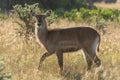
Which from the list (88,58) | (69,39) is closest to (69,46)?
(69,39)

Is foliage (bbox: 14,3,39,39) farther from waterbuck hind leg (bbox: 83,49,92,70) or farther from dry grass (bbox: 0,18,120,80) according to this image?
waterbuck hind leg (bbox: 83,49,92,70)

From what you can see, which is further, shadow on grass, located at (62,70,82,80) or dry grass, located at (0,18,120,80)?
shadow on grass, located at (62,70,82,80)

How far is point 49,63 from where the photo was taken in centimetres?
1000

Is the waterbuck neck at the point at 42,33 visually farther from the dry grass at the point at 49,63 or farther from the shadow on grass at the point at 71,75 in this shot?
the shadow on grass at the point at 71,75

---

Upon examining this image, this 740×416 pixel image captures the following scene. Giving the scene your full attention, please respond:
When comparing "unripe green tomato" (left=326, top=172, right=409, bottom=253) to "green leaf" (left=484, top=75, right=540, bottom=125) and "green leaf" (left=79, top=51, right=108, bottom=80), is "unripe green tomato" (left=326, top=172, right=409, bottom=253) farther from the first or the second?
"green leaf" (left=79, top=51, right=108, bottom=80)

### TASK GOAL
State how many lines in the rows above contain the word "leaf". Give only the number.

### TASK RESPONSE
2